-- START GIVEN RECORDS --
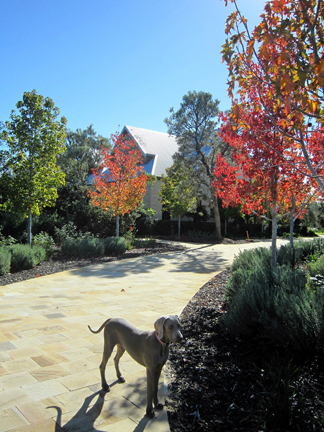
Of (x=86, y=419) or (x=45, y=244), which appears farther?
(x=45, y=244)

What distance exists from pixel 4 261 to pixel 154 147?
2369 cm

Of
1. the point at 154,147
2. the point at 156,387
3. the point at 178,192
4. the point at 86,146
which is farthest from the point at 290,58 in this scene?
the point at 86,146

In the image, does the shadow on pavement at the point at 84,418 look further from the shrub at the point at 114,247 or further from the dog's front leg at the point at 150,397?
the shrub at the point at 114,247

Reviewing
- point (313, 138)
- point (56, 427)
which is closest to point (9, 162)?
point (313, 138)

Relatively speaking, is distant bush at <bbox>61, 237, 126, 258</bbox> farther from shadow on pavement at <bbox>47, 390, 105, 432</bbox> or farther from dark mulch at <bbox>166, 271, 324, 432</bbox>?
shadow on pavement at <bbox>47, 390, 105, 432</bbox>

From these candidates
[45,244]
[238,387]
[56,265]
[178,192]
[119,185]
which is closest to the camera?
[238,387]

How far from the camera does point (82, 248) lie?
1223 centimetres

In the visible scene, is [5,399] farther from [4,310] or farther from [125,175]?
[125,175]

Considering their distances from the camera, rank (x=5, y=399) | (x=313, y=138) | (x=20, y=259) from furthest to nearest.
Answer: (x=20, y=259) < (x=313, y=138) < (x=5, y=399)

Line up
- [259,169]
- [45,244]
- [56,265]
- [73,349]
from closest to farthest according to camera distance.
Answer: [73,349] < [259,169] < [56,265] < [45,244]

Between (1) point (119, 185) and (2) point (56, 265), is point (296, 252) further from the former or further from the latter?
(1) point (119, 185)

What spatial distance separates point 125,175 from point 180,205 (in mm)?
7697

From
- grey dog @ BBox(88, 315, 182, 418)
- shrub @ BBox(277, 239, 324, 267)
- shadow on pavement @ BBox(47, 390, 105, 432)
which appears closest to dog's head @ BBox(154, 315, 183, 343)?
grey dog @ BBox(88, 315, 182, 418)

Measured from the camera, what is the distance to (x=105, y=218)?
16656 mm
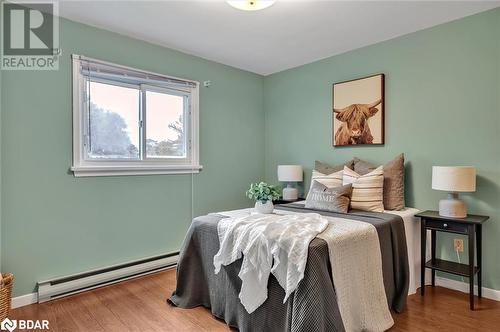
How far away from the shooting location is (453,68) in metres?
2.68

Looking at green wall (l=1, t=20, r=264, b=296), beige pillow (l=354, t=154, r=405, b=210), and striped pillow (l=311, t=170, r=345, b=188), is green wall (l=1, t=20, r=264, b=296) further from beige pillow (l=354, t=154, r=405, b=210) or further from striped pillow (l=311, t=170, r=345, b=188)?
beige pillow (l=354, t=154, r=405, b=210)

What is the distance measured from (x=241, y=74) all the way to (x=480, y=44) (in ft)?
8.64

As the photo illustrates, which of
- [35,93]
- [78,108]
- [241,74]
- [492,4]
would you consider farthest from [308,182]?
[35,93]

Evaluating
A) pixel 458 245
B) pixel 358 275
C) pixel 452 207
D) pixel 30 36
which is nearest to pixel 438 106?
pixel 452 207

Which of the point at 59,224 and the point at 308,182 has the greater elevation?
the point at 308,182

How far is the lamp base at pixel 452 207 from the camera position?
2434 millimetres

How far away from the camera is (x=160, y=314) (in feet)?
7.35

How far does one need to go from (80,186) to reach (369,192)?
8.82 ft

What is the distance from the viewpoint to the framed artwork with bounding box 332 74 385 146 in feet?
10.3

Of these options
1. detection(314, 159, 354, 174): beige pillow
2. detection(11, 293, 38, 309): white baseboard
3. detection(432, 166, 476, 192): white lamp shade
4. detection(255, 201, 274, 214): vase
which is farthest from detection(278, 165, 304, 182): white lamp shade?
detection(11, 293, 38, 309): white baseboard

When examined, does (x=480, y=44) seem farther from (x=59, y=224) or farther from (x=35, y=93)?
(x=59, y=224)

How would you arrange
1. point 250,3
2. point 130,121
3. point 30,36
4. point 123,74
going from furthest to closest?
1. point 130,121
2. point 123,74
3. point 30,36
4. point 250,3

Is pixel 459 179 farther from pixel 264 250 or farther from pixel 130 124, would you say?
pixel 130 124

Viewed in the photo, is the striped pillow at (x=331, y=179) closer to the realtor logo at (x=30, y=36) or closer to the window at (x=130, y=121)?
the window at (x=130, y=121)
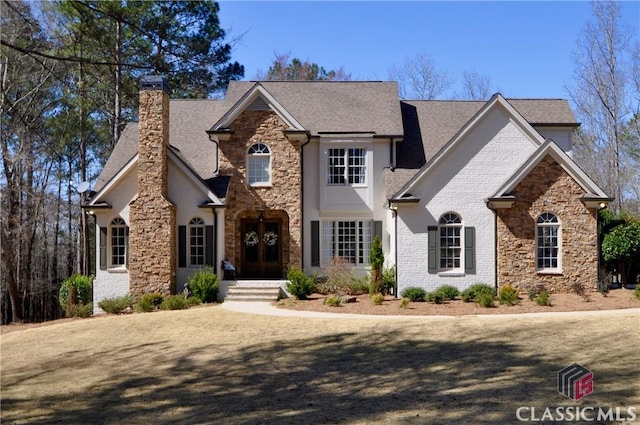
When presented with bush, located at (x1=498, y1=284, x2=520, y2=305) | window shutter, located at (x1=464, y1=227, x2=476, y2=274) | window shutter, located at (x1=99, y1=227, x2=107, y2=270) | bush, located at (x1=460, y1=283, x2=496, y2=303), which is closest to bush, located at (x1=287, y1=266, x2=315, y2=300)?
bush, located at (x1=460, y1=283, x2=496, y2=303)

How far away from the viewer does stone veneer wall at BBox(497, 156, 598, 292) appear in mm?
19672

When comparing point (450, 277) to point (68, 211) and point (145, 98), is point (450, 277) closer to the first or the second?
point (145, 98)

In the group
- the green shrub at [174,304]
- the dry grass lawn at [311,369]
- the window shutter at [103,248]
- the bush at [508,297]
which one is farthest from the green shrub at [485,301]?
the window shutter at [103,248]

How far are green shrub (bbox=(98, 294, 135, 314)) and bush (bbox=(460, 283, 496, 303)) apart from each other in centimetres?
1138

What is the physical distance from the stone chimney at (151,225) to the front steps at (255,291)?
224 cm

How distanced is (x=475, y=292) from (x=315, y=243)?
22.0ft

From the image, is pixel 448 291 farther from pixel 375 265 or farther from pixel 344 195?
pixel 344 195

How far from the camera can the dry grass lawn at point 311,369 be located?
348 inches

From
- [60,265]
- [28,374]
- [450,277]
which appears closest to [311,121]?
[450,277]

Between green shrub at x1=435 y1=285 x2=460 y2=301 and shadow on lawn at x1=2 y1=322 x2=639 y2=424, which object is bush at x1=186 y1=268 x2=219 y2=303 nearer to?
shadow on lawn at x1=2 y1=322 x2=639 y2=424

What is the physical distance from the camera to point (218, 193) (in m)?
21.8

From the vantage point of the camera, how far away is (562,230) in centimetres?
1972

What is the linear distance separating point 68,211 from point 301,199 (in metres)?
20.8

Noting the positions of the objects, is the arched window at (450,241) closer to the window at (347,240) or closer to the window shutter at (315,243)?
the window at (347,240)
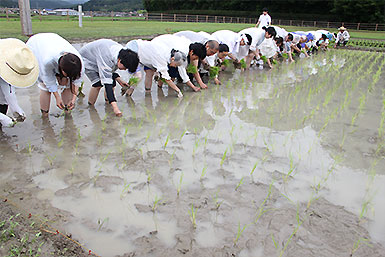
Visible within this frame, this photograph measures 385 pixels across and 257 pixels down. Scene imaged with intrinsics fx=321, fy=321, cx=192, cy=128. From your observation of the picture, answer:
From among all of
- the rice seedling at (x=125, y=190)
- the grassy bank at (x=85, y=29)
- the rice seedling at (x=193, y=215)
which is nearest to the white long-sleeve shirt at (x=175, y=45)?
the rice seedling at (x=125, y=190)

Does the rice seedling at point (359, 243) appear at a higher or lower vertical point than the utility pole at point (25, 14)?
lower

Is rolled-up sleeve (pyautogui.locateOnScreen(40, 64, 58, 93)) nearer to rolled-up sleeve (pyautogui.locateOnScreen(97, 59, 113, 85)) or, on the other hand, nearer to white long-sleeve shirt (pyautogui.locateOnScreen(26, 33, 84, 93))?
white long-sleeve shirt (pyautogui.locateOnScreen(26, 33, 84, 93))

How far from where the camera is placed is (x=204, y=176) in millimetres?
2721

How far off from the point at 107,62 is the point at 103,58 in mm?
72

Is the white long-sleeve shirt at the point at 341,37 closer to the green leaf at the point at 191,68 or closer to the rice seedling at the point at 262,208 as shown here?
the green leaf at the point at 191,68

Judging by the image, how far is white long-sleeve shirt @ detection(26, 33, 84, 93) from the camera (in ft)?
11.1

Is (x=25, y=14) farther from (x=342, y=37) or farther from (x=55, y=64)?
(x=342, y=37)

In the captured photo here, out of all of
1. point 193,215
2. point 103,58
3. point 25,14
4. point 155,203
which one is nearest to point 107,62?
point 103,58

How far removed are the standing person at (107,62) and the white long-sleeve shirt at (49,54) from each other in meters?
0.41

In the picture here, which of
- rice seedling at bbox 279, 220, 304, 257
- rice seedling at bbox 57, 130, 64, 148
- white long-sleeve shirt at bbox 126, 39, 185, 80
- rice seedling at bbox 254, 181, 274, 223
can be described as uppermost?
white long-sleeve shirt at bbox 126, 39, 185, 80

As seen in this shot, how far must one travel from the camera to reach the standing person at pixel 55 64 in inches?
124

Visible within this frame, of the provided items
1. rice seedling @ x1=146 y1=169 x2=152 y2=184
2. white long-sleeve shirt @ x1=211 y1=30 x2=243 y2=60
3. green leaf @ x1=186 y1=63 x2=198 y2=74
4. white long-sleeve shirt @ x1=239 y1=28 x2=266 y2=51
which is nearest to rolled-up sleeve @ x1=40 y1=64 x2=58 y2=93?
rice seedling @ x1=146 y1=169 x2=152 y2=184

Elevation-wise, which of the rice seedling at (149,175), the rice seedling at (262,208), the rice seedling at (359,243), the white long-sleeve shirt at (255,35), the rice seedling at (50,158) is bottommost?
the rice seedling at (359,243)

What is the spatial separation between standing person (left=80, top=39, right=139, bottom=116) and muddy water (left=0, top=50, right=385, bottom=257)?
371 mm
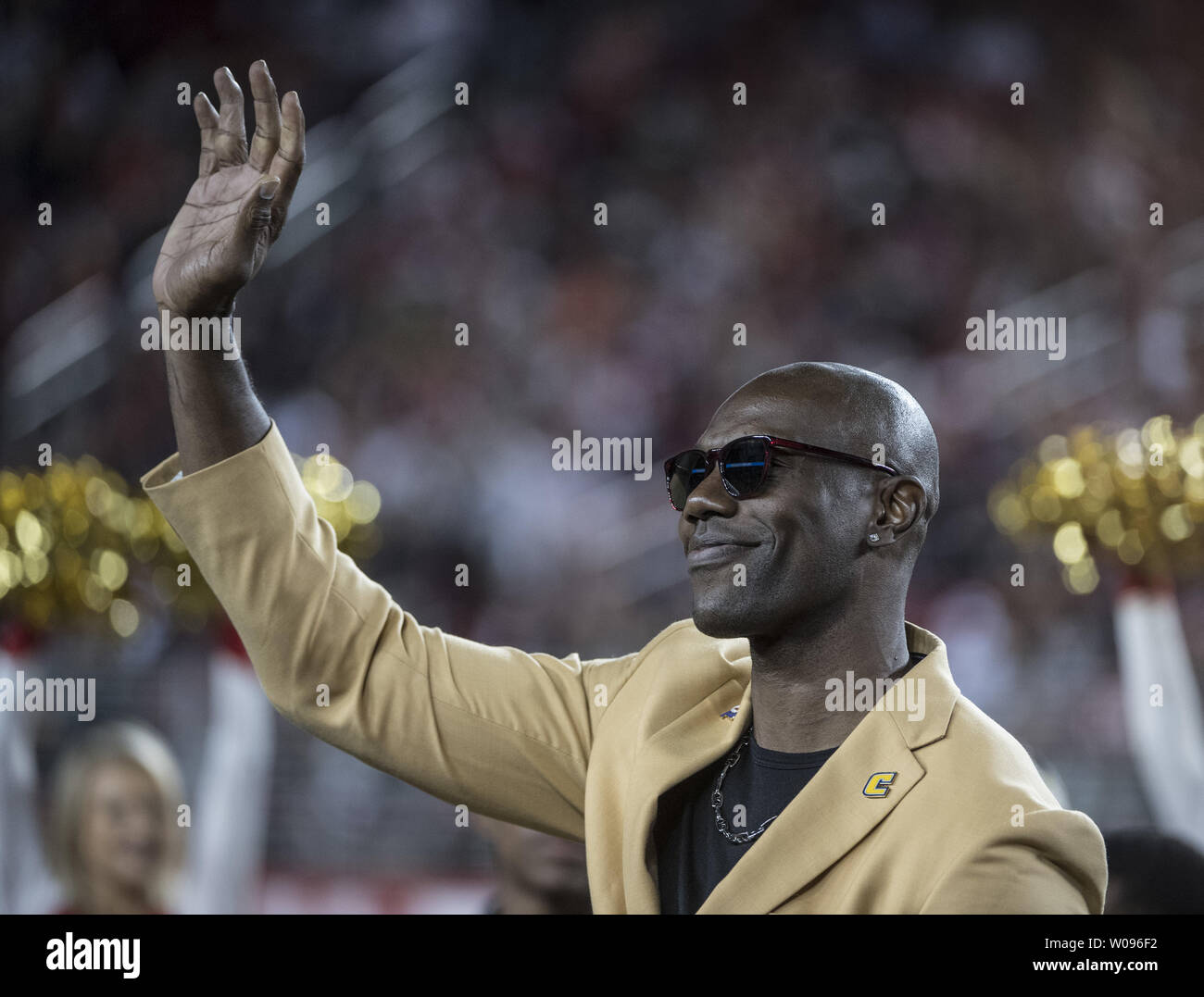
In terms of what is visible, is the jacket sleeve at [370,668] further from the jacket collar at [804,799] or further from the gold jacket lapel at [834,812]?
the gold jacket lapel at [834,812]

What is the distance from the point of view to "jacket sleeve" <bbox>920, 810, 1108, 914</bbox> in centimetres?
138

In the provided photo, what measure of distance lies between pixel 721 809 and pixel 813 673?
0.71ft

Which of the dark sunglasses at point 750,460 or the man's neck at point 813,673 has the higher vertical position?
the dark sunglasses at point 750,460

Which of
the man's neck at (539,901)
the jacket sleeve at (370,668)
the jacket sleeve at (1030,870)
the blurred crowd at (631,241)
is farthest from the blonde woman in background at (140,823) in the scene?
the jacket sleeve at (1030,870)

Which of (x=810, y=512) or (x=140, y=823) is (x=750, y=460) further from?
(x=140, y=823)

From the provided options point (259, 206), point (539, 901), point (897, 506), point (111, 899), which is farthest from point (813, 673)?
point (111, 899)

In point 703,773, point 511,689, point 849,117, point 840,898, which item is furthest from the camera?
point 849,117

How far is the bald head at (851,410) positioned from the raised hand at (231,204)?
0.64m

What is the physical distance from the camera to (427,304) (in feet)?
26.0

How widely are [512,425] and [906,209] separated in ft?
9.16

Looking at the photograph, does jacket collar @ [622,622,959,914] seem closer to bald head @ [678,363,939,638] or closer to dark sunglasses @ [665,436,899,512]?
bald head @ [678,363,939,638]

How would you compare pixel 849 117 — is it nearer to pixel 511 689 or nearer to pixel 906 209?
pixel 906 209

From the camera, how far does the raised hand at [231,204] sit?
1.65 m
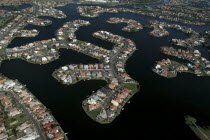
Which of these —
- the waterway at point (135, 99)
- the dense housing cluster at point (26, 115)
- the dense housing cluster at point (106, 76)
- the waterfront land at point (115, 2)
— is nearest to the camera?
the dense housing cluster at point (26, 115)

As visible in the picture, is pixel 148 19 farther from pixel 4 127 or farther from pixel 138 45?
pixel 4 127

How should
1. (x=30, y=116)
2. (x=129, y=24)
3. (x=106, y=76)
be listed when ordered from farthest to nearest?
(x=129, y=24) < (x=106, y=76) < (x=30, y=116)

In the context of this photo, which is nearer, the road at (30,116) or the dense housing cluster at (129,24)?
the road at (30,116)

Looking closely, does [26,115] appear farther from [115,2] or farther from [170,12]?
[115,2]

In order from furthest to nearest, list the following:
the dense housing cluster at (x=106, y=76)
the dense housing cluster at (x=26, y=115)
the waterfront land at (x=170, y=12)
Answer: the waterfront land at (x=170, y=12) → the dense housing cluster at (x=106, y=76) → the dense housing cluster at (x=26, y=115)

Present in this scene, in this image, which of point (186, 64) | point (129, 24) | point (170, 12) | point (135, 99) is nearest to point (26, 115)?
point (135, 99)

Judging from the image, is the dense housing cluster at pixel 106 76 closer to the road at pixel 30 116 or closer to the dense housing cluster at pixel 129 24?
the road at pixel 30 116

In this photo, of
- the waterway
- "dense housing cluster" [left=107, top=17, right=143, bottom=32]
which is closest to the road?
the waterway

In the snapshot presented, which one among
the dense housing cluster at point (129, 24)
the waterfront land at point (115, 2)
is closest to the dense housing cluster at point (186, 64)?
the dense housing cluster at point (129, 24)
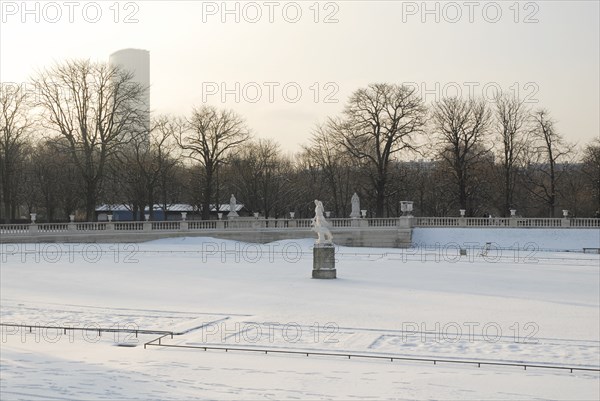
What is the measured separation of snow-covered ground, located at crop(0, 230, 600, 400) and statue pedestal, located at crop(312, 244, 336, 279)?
-- END GIVEN RECORDS --
INSTRUCTION: Take the line that contains "In the context" and all lines after it to the end of the material above, and copy them verbatim without any images.

SOLVED PROBLEM:
In the context of this photo, which is nearer, the road at (30,116) or the dense housing cluster at (129,24)?
the road at (30,116)

Looking closely, does [26,115] appear farther from [115,2] or farther from [170,12]?
[115,2]

In order from furthest to nearest, list the following:
the dense housing cluster at (x=106, y=76)
the dense housing cluster at (x=26, y=115)
the waterfront land at (x=170, y=12)
Answer: the waterfront land at (x=170, y=12) → the dense housing cluster at (x=106, y=76) → the dense housing cluster at (x=26, y=115)

Present in this scene, in this image, which of point (186, 64) | point (129, 24) | point (170, 12) | point (135, 99) is nearest to point (26, 115)?
point (135, 99)

Judging from the image, is the dense housing cluster at pixel 106 76 closer to the road at pixel 30 116 or closer to the dense housing cluster at pixel 129 24?
the road at pixel 30 116

In this photo, of
- the waterway
- "dense housing cluster" [left=107, top=17, right=143, bottom=32]
which is closest to the road?
the waterway

In the snapshot presented, which one among
the dense housing cluster at point (129, 24)
the waterfront land at point (115, 2)
is closest to the dense housing cluster at point (186, 64)?
the dense housing cluster at point (129, 24)
What is the measured separation of snow-covered ground, located at crop(0, 230, 600, 400) and statue pedestal, located at crop(312, 244, 336, 279)?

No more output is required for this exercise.